Was ist Calcudoku?
Calcudoku ist der mathematische Cousin des Sudoku, auch bekannt als KenKen oder MathDoku. Das Gitter ist klein — 4×4 oder 6×6 — und es gibt keine einzige Vorgabe: Alle Hinweise stecken in den umrandeten „Käfigen“ und den kleinen Rechnungen in ihren Ecken.
Die Regeln
Fülle das Gitter so aus, dass jede Zeile und jede Spalte jede Ziffer genau einmal enthält: 1 bis 4 auf einem 4×4-Gitter, 1 bis 6 auf einem 6×6 — wie ein Sudoku ohne Blöcke.
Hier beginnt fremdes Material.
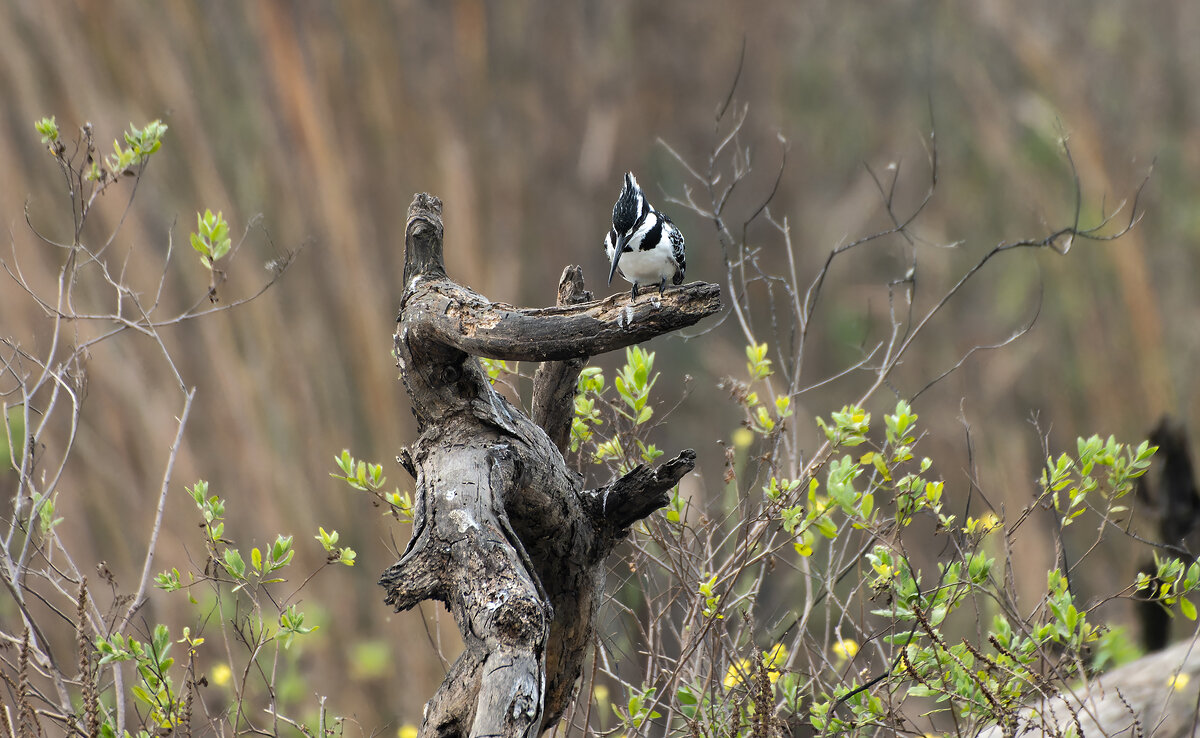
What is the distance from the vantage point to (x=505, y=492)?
53.7 inches

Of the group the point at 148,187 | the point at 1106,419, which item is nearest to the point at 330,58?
the point at 148,187

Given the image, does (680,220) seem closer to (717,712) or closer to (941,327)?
(941,327)

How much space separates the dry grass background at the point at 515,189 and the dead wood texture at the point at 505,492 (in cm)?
129

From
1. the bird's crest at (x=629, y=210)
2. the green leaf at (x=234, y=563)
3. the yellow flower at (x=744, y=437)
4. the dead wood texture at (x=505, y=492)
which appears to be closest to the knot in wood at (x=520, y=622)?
the dead wood texture at (x=505, y=492)

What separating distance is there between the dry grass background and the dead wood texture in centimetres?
129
Zusätzlich ist das Gitter in Käfige unterteilt, zusammenhängende Zellgruppen mit dicken Rändern, und die Beschriftung in der Ecke eines Käfigs sagt dir, was seine Ziffern ergeben müssen.
Die Käfig-Beschriftungen liest du so:
- 7+ — die Ziffern im Käfig ergeben zusammen 7
- 8× — ihr Produkt ist 8
- 3− — zwei Zellen, deren Differenz 3 ist
- 2÷ — zwei Zellen, bei denen die größere geteilt durch die kleinere 2 ergibt
- 4 (ohne Zeichen) — eine einzelne Zelle, die einfach die 4 enthält
Eine Feinheit: Eine Ziffer darf im selben Käfig doppelt vorkommen, solange die beiden Zellen weder Zeile noch Spalte teilen. Nur Zeilen und Spalten verlangen Eindeutigkeit.
Ein gelöstes Beispiel
| 3+1 | 2 | 9+3 | 4 |
| 1−3 | 4÷4 | 1 | 2 |
| 4 | 3×3 | 10+2 | 1 |
| 22 | 1 | 4 | 3 |
Ein gelöstes 4×4-Calcudoku — prüfe jeden Käfig gegen seine Beschriftung.
So fängst du an
- Fülle zuerst die Ein-Zellen-Käfige: Das sind Gratis-Ziffern, und jede gesetzte Ziffer schränkt ihre ganze Zeile und Spalte ein.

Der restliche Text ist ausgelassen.